Federated Learning Models

Federated learning models can be divided mainly into two groups, parallel and nonparallel. Parallel training is developed with the intention of faster (and optimized) completion of the runs; however, it often poses a large logistical problem in certain applications, including the lack of uniformity in network connection speeds and computational resources. On the other hand, nonparallel training, although less efficient, can be implemented across nonhomogeneous computing environments without the need for synchronization of runs. Chang et al[9] have tested three nonparallel training structures: ensemble training, single weight training, and cyclical weight training. Nonparallel models, including ensemble training, involve training separate models at each of the institutions on their respective data and subsequently gathering averages of the weights for each model toward a final model. In single weight training, the model is first trained on data from one institution until the training validation loss begins to plateau. The trained model is then transferred to the second institution where it is further trained on new data. The same process is continued across other institutions in the collaborative environment (Appendix Fig A1). It is important to note that the training order of the specific institutions often affects the final performance of the model.[9]

FIG A1.

Single weight training mechanism.

Cyclical weight training is very similar to single weight training in that the same model is transferred from one institution to the next with two main important differences. First, at each institution, the model is only trained for a preset number of epochs (generally, a lower number of epochs yield a better performing final model). Second, after the last institution trains the model with the initial preset number of epochs, the model is returned to the first institution to be retrained for the second group of the preset number of epochs. In essence, the model is trained by each institution multiple times before the final model is produced, hence the cyclical nature of this process. The process is summarized in the Appendix Figure A2.[9]

FIG A2.

Cyclical weight training mechanism.

OBJECTIVE

To evaluate our federated ML approach, we trained ML models to predict the risks of diseases associated with tobacco and radon using data from electronic health records (EHRs) at two healthcare systems. Tobacco use is the leading modifiable risk factor for lung cancer. The majority of counties in the Carolinas have adult smoking rates that exceed the national average.[11] Radon is a colorless, odorless, radioactive gas. According to the Environmental Protection Agency (EPA), it is the most significant modifiable risk factor for lung cancer after tobacco use.[12,13] Radon is present in the ground as a byproduct of uranium decay, and it typically enters homes and buildings as it diffuses into the air.[14,15] At present, North and South Carolina have an average indoor radon screening level > 4 pCi/L in many of its counties, and the EPA recommends radon mitigation measures at 4 pCi/L or greater.[15] Prior studies have already demonstrated that smoking and radon have both independent and synergistic effects on lung cancer and chronic obstructive pulmonary disease (COPD) incidences. Given that these are well-established risk factors for lung cancer and COPD, they are optimal use cases for establishing the capability of several federated ML models on disease outcomes.
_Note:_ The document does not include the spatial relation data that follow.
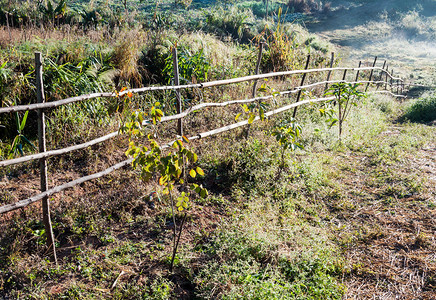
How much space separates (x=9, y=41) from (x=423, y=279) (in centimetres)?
658

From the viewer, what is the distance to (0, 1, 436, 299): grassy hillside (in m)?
2.52

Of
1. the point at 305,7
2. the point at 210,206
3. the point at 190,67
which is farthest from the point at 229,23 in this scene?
the point at 305,7

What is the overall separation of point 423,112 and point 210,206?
736 cm

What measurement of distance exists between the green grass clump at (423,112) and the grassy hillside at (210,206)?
1.98 metres

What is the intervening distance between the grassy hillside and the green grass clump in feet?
6.48

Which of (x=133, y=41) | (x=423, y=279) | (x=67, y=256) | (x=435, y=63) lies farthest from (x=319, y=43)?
(x=67, y=256)

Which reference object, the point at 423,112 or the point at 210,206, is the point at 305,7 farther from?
the point at 210,206

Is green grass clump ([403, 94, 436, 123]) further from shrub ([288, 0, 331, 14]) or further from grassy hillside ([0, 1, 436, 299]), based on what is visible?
shrub ([288, 0, 331, 14])

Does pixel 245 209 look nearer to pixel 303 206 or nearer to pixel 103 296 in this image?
pixel 303 206

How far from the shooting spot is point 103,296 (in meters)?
2.32

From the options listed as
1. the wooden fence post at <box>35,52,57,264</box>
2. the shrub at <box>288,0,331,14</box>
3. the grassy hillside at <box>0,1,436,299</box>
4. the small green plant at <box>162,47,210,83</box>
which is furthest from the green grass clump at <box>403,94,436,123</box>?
the shrub at <box>288,0,331,14</box>

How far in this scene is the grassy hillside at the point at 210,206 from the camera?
99.2 inches

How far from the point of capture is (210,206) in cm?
355

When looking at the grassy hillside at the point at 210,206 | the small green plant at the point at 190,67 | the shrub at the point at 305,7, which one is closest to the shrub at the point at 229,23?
the grassy hillside at the point at 210,206
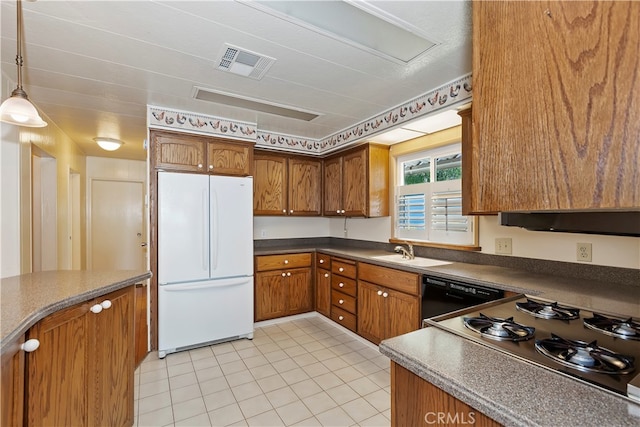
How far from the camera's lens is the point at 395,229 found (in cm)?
343

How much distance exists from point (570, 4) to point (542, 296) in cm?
150

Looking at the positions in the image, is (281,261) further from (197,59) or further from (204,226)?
(197,59)

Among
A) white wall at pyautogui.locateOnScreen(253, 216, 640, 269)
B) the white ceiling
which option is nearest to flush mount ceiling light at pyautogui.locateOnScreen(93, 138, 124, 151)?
the white ceiling

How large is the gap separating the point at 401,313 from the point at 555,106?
2.31 meters

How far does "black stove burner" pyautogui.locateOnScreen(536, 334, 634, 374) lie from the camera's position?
2.43ft

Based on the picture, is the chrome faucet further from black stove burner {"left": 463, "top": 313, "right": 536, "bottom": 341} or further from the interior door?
the interior door

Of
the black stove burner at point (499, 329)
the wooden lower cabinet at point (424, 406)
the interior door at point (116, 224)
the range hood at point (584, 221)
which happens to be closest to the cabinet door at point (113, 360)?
the wooden lower cabinet at point (424, 406)

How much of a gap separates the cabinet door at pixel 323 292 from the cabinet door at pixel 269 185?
36.9 inches

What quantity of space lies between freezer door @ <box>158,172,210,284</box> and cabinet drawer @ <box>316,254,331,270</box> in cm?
136

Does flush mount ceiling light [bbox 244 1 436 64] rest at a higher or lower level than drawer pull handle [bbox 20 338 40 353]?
higher

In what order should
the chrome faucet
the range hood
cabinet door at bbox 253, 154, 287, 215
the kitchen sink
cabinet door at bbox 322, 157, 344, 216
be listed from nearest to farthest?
1. the range hood
2. the kitchen sink
3. the chrome faucet
4. cabinet door at bbox 253, 154, 287, 215
5. cabinet door at bbox 322, 157, 344, 216

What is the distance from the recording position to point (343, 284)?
129 inches

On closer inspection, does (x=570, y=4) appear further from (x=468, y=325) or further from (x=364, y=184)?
(x=364, y=184)

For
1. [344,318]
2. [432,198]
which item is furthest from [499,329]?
[344,318]
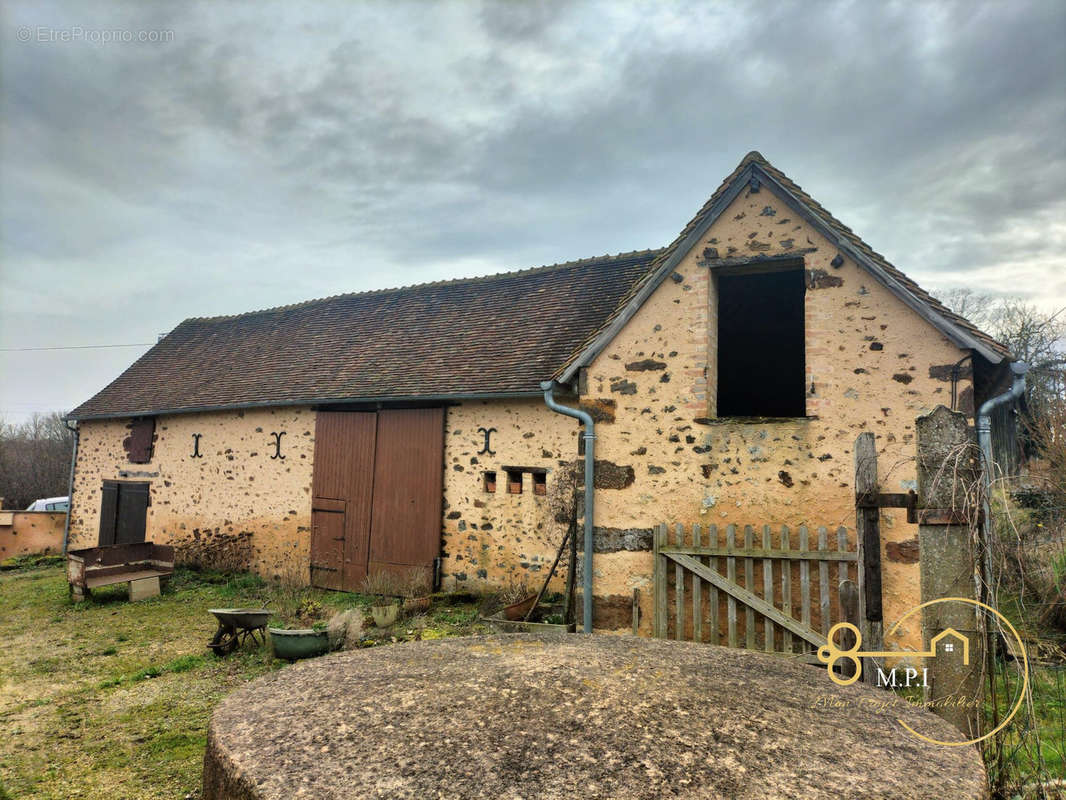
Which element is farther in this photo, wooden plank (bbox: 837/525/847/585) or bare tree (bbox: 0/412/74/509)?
bare tree (bbox: 0/412/74/509)

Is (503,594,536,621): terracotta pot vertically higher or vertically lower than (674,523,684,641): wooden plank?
lower

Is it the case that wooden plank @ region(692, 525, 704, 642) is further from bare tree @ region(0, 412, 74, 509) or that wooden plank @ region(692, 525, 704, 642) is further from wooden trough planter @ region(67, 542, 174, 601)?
bare tree @ region(0, 412, 74, 509)

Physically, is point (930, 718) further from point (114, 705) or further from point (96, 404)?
point (96, 404)

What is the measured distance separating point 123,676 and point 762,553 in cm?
653

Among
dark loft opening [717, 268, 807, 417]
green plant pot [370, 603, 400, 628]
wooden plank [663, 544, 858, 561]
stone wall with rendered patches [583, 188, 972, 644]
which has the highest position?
dark loft opening [717, 268, 807, 417]

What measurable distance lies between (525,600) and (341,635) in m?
2.09

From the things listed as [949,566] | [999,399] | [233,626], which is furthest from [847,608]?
[233,626]

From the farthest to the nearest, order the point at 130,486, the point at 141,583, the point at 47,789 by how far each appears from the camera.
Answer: the point at 130,486 → the point at 141,583 → the point at 47,789

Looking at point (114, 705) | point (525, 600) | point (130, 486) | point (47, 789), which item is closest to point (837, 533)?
point (525, 600)

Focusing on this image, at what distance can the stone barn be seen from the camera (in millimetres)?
5531

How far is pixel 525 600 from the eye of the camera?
25.0 ft

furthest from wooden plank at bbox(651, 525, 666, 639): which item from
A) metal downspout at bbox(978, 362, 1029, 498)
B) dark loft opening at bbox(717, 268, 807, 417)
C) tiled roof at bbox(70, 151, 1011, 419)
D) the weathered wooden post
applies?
dark loft opening at bbox(717, 268, 807, 417)

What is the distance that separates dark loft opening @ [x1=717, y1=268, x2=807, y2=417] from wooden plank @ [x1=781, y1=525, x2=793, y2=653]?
10.9 feet

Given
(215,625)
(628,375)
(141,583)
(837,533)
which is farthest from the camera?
(141,583)
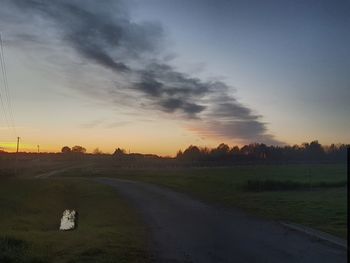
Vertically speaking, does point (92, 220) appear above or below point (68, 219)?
above

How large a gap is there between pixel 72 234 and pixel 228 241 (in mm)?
5016

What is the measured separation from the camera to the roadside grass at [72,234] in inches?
467

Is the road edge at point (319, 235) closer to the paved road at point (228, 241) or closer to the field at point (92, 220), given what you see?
the paved road at point (228, 241)

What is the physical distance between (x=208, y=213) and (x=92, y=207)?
9.99 metres

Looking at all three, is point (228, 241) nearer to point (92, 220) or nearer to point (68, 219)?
point (92, 220)

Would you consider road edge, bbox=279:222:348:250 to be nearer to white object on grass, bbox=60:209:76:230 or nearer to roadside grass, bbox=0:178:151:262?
roadside grass, bbox=0:178:151:262

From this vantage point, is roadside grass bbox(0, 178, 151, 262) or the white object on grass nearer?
roadside grass bbox(0, 178, 151, 262)

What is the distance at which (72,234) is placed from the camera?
1648 cm

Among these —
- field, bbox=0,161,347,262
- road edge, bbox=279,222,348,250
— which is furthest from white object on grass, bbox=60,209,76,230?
road edge, bbox=279,222,348,250

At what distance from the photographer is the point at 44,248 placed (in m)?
13.0

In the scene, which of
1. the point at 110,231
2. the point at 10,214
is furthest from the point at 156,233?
the point at 10,214

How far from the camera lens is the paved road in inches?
473

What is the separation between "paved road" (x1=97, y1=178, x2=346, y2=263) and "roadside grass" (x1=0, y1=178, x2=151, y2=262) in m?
0.73

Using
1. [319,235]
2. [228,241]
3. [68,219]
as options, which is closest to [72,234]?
[228,241]
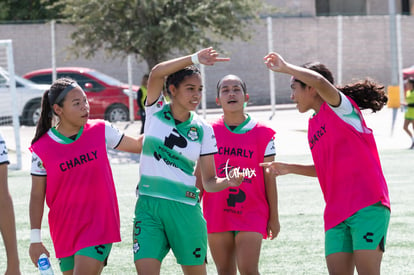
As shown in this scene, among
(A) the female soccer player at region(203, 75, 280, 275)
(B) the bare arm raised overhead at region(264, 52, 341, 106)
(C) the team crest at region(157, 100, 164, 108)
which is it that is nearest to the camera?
(B) the bare arm raised overhead at region(264, 52, 341, 106)

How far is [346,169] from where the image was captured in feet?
17.8

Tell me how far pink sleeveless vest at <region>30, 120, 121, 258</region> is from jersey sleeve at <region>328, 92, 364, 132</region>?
1.62 meters

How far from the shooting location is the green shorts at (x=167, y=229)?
211 inches

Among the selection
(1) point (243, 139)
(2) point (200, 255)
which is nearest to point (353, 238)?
(2) point (200, 255)

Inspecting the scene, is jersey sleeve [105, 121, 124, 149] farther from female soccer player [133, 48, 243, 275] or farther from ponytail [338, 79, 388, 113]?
ponytail [338, 79, 388, 113]

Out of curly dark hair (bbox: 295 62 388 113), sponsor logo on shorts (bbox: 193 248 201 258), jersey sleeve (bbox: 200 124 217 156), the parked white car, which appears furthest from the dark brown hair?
the parked white car

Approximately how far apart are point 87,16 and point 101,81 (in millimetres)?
3440

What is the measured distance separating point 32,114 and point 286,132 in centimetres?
752

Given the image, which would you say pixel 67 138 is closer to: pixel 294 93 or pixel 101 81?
pixel 294 93

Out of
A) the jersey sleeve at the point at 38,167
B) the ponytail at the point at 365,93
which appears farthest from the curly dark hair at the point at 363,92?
the jersey sleeve at the point at 38,167

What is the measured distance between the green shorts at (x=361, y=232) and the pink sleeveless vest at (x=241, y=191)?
1.02m

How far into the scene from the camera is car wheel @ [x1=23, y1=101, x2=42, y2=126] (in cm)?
2398

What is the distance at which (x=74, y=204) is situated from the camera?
5449 millimetres

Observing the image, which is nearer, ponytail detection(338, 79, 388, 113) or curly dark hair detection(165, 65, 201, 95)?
curly dark hair detection(165, 65, 201, 95)
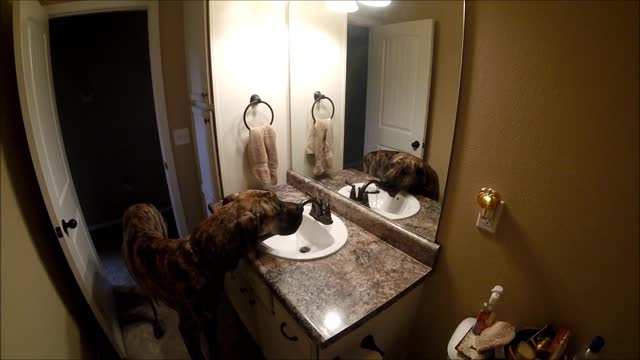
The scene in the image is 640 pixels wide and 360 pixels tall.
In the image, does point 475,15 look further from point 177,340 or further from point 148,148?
point 148,148

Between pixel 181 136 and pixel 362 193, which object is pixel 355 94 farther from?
pixel 181 136

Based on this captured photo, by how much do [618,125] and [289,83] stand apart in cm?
144

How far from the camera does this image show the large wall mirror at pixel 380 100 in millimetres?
949

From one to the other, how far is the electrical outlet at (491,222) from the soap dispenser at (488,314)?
17 centimetres

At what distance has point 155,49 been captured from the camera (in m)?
1.81

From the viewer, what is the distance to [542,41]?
616 mm

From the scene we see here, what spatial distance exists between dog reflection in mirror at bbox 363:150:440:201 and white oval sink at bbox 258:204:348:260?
31cm

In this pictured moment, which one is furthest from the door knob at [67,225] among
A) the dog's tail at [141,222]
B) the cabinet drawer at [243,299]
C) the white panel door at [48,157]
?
the cabinet drawer at [243,299]

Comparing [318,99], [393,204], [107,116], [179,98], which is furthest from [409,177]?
[107,116]

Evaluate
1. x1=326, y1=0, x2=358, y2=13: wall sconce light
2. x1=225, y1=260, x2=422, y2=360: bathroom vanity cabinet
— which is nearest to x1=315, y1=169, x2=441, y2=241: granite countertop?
x1=225, y1=260, x2=422, y2=360: bathroom vanity cabinet

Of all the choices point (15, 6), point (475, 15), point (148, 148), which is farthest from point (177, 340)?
point (475, 15)

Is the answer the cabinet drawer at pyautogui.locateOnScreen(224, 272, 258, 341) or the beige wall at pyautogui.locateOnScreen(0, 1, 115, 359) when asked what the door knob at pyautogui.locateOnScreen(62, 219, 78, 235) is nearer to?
the beige wall at pyautogui.locateOnScreen(0, 1, 115, 359)

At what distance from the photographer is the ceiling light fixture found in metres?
1.30

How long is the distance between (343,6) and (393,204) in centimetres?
103
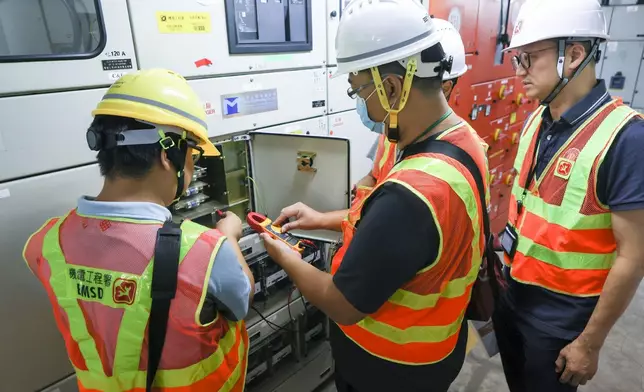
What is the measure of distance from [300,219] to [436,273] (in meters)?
0.70

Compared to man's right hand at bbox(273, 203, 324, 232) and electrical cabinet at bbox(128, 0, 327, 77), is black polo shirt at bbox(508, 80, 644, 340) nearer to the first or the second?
man's right hand at bbox(273, 203, 324, 232)

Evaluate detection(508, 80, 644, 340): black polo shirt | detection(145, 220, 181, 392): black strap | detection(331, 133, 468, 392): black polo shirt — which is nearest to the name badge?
detection(508, 80, 644, 340): black polo shirt

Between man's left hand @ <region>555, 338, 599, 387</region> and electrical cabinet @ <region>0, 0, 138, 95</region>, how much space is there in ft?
6.01

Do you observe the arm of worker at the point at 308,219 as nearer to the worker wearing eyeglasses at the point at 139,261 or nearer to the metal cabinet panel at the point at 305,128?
the metal cabinet panel at the point at 305,128

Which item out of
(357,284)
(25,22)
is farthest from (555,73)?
(25,22)

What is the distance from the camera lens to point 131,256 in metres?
0.90

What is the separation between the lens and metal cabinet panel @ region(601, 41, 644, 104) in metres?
5.32

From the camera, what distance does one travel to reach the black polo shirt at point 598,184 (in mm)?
1146

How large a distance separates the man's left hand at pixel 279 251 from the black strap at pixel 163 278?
36 cm

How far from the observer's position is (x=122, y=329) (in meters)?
0.93

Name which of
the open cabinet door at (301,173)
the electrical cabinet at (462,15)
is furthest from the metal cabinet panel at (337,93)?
the electrical cabinet at (462,15)

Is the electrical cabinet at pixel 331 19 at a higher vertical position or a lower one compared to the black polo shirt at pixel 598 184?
higher

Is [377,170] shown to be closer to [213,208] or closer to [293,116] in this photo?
[293,116]

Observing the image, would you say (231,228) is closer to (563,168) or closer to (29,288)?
(29,288)
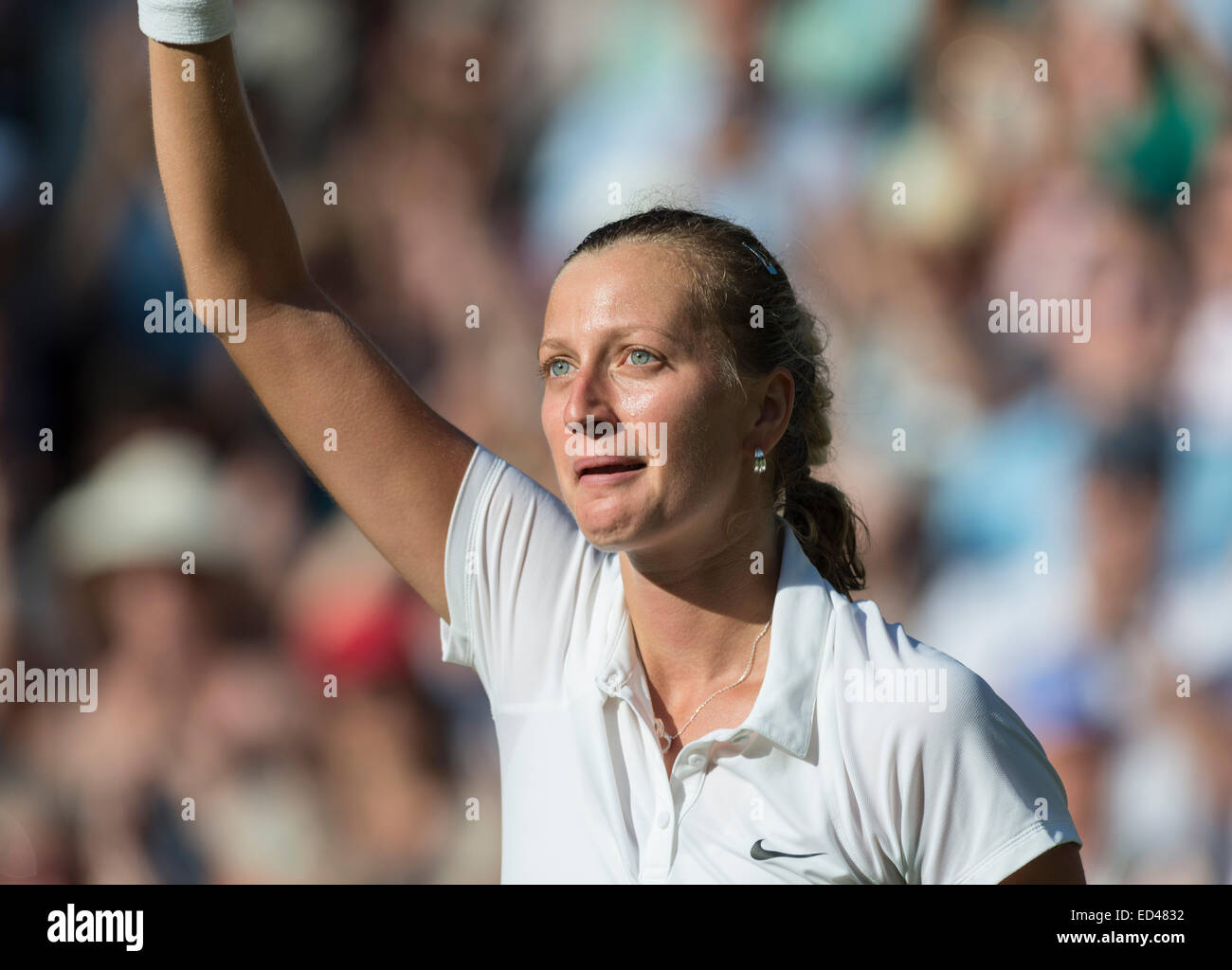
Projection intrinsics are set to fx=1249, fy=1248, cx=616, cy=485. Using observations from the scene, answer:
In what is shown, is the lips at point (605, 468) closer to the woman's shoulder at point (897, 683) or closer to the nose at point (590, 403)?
the nose at point (590, 403)

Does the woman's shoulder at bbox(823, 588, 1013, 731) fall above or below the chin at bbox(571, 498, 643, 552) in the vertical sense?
below

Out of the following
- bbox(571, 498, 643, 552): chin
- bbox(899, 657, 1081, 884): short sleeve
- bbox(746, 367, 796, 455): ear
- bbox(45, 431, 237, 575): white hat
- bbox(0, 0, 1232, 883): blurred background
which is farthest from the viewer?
bbox(45, 431, 237, 575): white hat

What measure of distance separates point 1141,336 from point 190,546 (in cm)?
235

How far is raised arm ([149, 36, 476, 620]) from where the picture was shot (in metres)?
1.34

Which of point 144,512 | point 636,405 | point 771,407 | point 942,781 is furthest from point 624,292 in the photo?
point 144,512

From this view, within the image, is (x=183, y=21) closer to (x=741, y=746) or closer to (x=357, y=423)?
(x=357, y=423)

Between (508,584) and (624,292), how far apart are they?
14.0 inches

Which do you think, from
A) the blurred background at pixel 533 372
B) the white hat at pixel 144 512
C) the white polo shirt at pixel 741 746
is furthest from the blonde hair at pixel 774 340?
the white hat at pixel 144 512

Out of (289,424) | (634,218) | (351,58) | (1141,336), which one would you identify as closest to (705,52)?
(351,58)

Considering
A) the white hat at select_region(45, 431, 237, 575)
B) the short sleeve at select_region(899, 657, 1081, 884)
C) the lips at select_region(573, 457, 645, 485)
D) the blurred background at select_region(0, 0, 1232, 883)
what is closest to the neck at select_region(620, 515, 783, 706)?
the lips at select_region(573, 457, 645, 485)

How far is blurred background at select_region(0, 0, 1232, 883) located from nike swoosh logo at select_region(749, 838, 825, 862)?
1.57 m

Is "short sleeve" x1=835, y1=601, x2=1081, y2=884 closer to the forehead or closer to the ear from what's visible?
the ear

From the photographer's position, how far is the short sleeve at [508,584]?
1.42 meters

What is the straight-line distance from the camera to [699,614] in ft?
4.63
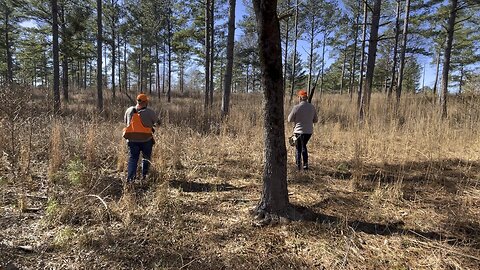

Moreover, because data are derived from both EHRs (patient-level data) and publicly available data (ecological data), they also allow us to test these models using data extracted from distinct sources.

MATERIALS AND METHODS

The Institutional Review Boards (IRBs) of the Wake Forest University Health Sciences and Medical University of South Carolina (MUSC) approved the study with protocol numbers IRB00056277 and Pro00090097, respectively. Upon IRB approval, patient EHR data from Wake Forest Baptist Medical Center (WFBMC) and the MUSC were used to test the efficacy and performance of federated learning models trained in a Databricks (Databricks Inc., San Francisco, CA) cloud environment. The deidentified data included each patient's sex, age (in years), race (Asian, Caucasian, African American, American Indian, other, or patient refused), smoking level (0, 1, or 2), radon exposure level (0, 1, or 2), and diagnosis of lung cancer and COPD (ICD-10: C34 and J44, respectively). Sex and race were integer encoded. For smoking, 0 is nonsmoker, 1 is former smoker (quit 5 + years ago), and 2 is coded to represent current smokers. For radon, 0 is used for an exposure of < 2 pCi/L, 1 is between 2 pCi/L and 4 pCi/L, and 2 is used for cases that have an exposure of > 4 pCi/L. Radon data for both North Carolina and South Carolina were gathered from public websites and from private companies that perform radon measurements.[16]

Data Security

To avoid sharing the data across institutions, we employed several MS Microsoft Azure (Microsoft, Redmond, WA) security toolkits.[17] First, data from each institution had been loaded to the respective Azure storage account, which is equipped with its own access control mechanism. Moreover, we needed to avoid the option of in-code access secret codes, usernames, and passwords, being stored in shared Jupyter Notebooks, thus compromising security. To circumvent this issue, we enabled the Azure Key Vault to house the storage account's access secrets. The Key Vault is configured for each study team through the Azure Active Directory (AD), which relies on institutional AD-based user management. Finally, we had to create a scope in Databricks with Key Vault's Domain Name System and Directory ID to point notebooks to the correct Key Vault. The configuration is outlined on Microsoft's public Microsoft Docs repository.[18]

Study Design

In the first part of this study, we attempted to simulate single weight and cyclical weight training in a local environment based on smoking and radon data using WFBMC data. Subsequently, actual implementation involves the two-institution federated learning processes with separate Azure subscriptions (and data) that were accessible only by the respective teams. We then tested the use of separate Databricks resources in combination with GitHub as a method of sharing model weights with various institutions without sharing data. We hypothesized that both methods would improve model performance compared with a model trained on only one institution's data.

Preprocessing.

The study data have three diagnosis categories for prediction: lung cancer, other, and COPD that were integer encoded. To reduce the problem into a binary classification task, we created two outcome classes: class 1, which is a disease state with either lung cancer or COPD and class 0, no disease state (ie, no cancer or COPD). The distributions of the data sets are shown in the Appendix Figure A3 and Table A1. Conducting a test of homogeneity between the two data sets resulted in a χ2 statistic of 19,008 (P < .0001), suggesting that the two data sets are extremely heterogeneous. Data were split (67/33) between training and testing data for each institution.

FIG A3.

Distributions of each dataset across classes.

TABLE A1.

A Comprehensive Distribution of the Two Institutions' Datasets Across Each Feature

Because of a heavy imbalance in the Wake Forest data set (most of the labels were class 0), the synthetic minority oversampling technique (SMOTE)[19] was used to reduce the imbalance in WFBMC data. SMOTE effectively increases the count of the minor class in a set of data.

Model construction.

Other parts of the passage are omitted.